A sharp, witty, modern debut, Hench explores the individual cost of justice through a fascinating mix of Millennial office politics, heroism measured through data science, body horror, and a profound misunderstanding of quantum mechanics.

Natalie Zina Walschots, Hench – blurb

Our buddyread plan is to read it over the next four weeks, starting today. The book has 399 pages. We’ll read to page 99 until next week Tuesday, then until page 196, the next section is up to page 293, and the final bit brings us to page 399. I’m curious as to whether we can stick to this plan. It’s supposed to be a fast paced read, we might not be able to stop ourselves.

The Necromancers are back

… or in other words, the second book in Tamsyn Muir’s Locked Tomb Trilogy hit the shelves; Harrow the Ninth was published 4 August, 2020.

It’s a bit tricky to talk about the book without giving too much away. Harrow starts several months after the point where Gideon the Ninth left us with a cliffhanger. Harrow is a new Lyctor now and should be training to be a full Lyctor soon, but something is off. You’ll notice this right away due to the unusual POV. The other Lyctors around her, as well as God, have strange habits, interesting names and are more fully-fleshed people than deities that need to be worshipped should be.

I enjoyed this “middle book” very much, mainly because it does NOT suffer from Middle-Book-Syndrome!!! Muir manages to propel the story forward and give Harrow enough room to develop her character further. There is a cast of familiar and new secondary characters that enrich the mystery of what is going on around Harrowhark the Lyctor.

I am looking very much forward to getting my grubby hands on Alecto the Ninth. The epilogue of Harrow might have teased at her story.

5/5 Goodreads stars

The Year the Albatross Came to the South-Western Halls

… was a special one for Piranesi, but we will not tell you why. No, not at all. This month’s buddyread is a book that is best read without knowing anything about it. I will not even assign a genre to this one. Susanna Clarke’s newest book Piranesi is about it’s titular main figure, living in the mysterious House and trying to figure out it’s secrets and pecularities.

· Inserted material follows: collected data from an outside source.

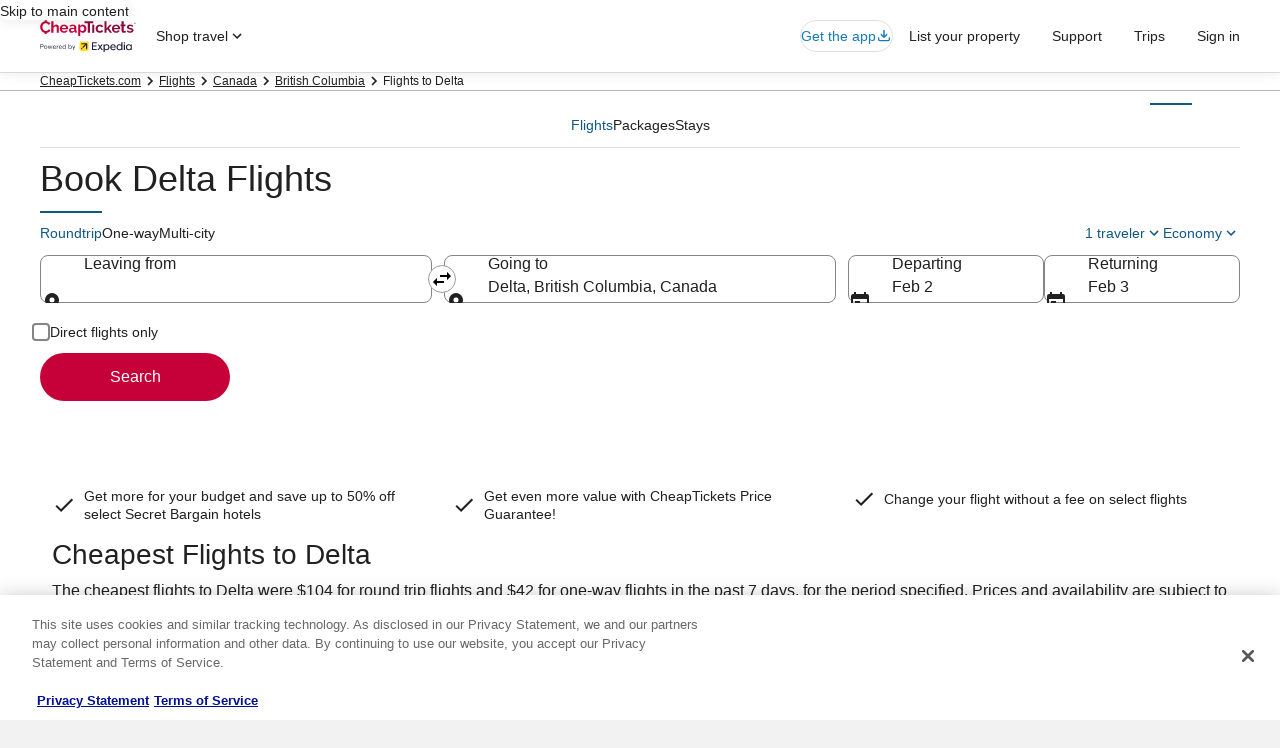

--- FILE ---
content_type: application/javascript
request_url: https://c.travel-assets.com/blossom-flex-ui/shared~LocationField.fb3cca32d37ec71bac4e.js
body_size: 1515
content:
/*@license For license information please refer to shared~LocationField.licenses.txt*/
(self.__LOADABLE_LOADED_CHUNKS__=self.__LOADABLE_LOADED_CHUNKS__||[]).push([[17797],{88415:function(e,t,a){a.d(t,{Q:function(){return s}});var n=a(96540),i=a(15938),l=a(17467),o=a(8888),r=a(18750),c=a(85625),d=a(68174);const s=e=>n.createElement(c.Experiment,{name:"PWA_Packages_Exclude_MultiRegion_Destination_Search"},n.createElement(c.ExperimentControl,null,n.createElement(u,Object.assign({},e,{multiRegionPackageExperimentEnabled:!1}))),n.createElement(c.ExperimentVariant,{bucket:1},n.createElement(u,Object.assign({},e,{multiRegionPackageExperimentEnabled:!0})))),u=(0,i.inject)("analytics")((({config:e,context:t,essAdapterConfig:a,icon:i,invalid:s,label:u,location:m,name:p,subLob:g,onUpdate:E,setInputsRefs:b,stid:h,typeaheadEmptyResultPlaceholder:v,typeaheadPlaceholder:y,value:_,globalConfig:L,multiFlight:f,shouldHideHiddenInputs:D,multiRegionPackageExperimentEnabled:C})=>{var O,x,I,A,P,R,j,S;const{typeaheadModule:k}=(0,o.N)();if(!t)return null;const w=n.useRef(null),[T,V]=n.useState(!1),M=(0,d.eg)({viewSizes:d.pf}),[N,U]=n.useState(!1),B=e=>{const t=e.shift(),a=(!t||!(null==t?void 0:t.isIntersecting))&&N||!1;V(a)},G={root:null,rootMargin:"100px",threshold:1};n.useEffect((()=>{U(M>d.pf.MEDIUM&&"CARS"===a.lob)}),[M]),n.useEffect((()=>{const e=new IntersectionObserver(B,G);return w.current&&e.observe(w.current),()=>{w.current&&e.unobserve(w.current)}}),[w,G]);const H=!f&&L&&L.originType===l.L.UNBIASED&&L.userLocation?L.userLocation:"",q=null!==(x=null===(O=e.queryParams)||void 0===O?void 0:O.regionId)&&void 0!==x?x:"",K=null!==(A=null===(I=e.queryParams)||void 0===I?void 0:I.iataCode)&&void 0!==A?A:"",z=null!==(R=null===(P=e.queryParams)||void 0===P?void 0:P.latLong)&&void 0!==R?R:"",F=null!==(S=null===(j=e.queryParams)||void 0===j?void 0:j.countryCode)&&void 0!==S?S:"";H&&!m.value&&(m.value=H);let Q=a.features;Q.indexOf("consistent_display")<0&&(Q+="|consistent_display");if(!k)return n.createElement(o.C,{label:u,value:_});const{ESSAdapter:W,EGDSTypeahead:$}=k;let J=a.regionType;(0,r.d)(t,"Remove_POI_and_Neighborhood_from_flight_and_package_typeahead",1)&&("PACKAGES"===a.lob&&!a.dest||"FLIGHTS"===a.lob)&&(J=4935),"PACKAGES"===a.lob&&a.dest&&C&&(J=735);const X={client:a.client,dest:a.dest,features:Q,guid:t.guid,inputId:h,lob:a.lob,locale:t.locale,maxResults:a.maxResults,regionType:J,siteId:t.site.id,regionId:a.regionId,domain:"/",personalize:!0,alternate:a.alternate,trending:a.trending,packageType:a.packageType,subLob:g,latLong:a.latLong,showCurrentLocation:e.typeaheadCurrentLocationEnabled,historyDetail:a.historyDetail},Y={onMountCB:b,onUpdate:E,hasClearButton:!1,handleClear:()=>{m.value=""},allowExactMatch:!0,icon:i,name:p,label:u,invalid:s,value:_,stid:h,typeaheadPlaceholder:y,typeaheadEmptyResultPlaceholder:v};return n.createElement("div",{"data-testid":`${h}-container`,style:{visibility:T?"hidden":"visible"},ref:w},n.createElement(c.Experiment,{name:"EGTA_throttle_and_debounce"},n.createElement(c.ExperimentControl,null,n.createElement($,Object.assign({adapter:new W(Object.assign(Object.assign({},X),{debounceVariant:"42716.0"}))},Y,{debounceRate:0}))),n.createElement(c.ExperimentVariant,{bucket:1},n.createElement($,Object.assign({adapter:new W(Object.assign(Object.assign({},X),{debounceVariant:"42716.1"}))},Y,{debounceRate:200}))),n.createElement(c.ExperimentVariant,{bucket:2},n.createElement($,Object.assign({adapter:new W(Object.assign(Object.assign({},X),{debounceVariant:"42716.2"}))},Y,{debounceRate:300}))),n.createElement(c.ExperimentVariant,{bucket:3},n.createElement($,Object.assign({adapter:new W(Object.assign(Object.assign({},X),{debounceVariant:"42716.3"}))},Y,{debounceRate:400})))),!D&&q&&m.metaData.regionId&&n.createElement("input",{type:"hidden",name:q,value:m.metaData.regionId}),!D&&z&&m.metaData.latLong&&n.createElement("input",{type:"hidden",name:z,value:m.metaData.latLong}),K&&m.metaData.ttla&&n.createElement("input",{type:"hidden",name:K,value:m.metaData.ttla}),F&&m.metaData.countryCode&&n.createElement("input",{type:"hidden",name:F,value:m.metaData.countryCode}),e.typeaheadCurrentLocationEnabled&&e.currentLocationInputName&&m.metaData&&m.metaData.isCurrentLocation&&m.metaData.latLong&&n.createElement("input",{type:"hidden",name:e.currentLocationInputName,value:m.metaData.latLong}))}))}}]);
//# sourceMappingURL=https://bernie-assets.s3.us-west-2.amazonaws.com/blossom-flex-ui/shared~LocationField.fb3cca32d37ec71bac4e.js.map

That’s really all you need to know.

When starting the book, we set a schedule. That’s what we always do to space out the reading over the month so that it doesn’t feel like too much of a task. But it was such a page-turner that we couldn’t stop ourselves from overshooting. We all finished it within ten days instead of four weeks.

The epistolary novel is told through Piranesi’s meticulous journal entries, so we learn about everything that’s going on in his pace. Through it all you experience his sense of wonder and gratefulness for the House that is also home. His character develops over the course of the book in a very interesting way. Our own RightHonourableHarpyEagle enjoyed the audiobook as well, and the voice acting by Chiwetel Ejiofor reflected Piranesi’s progress as a person.

It was a five star read for all of us, and another amazing buddyread pick.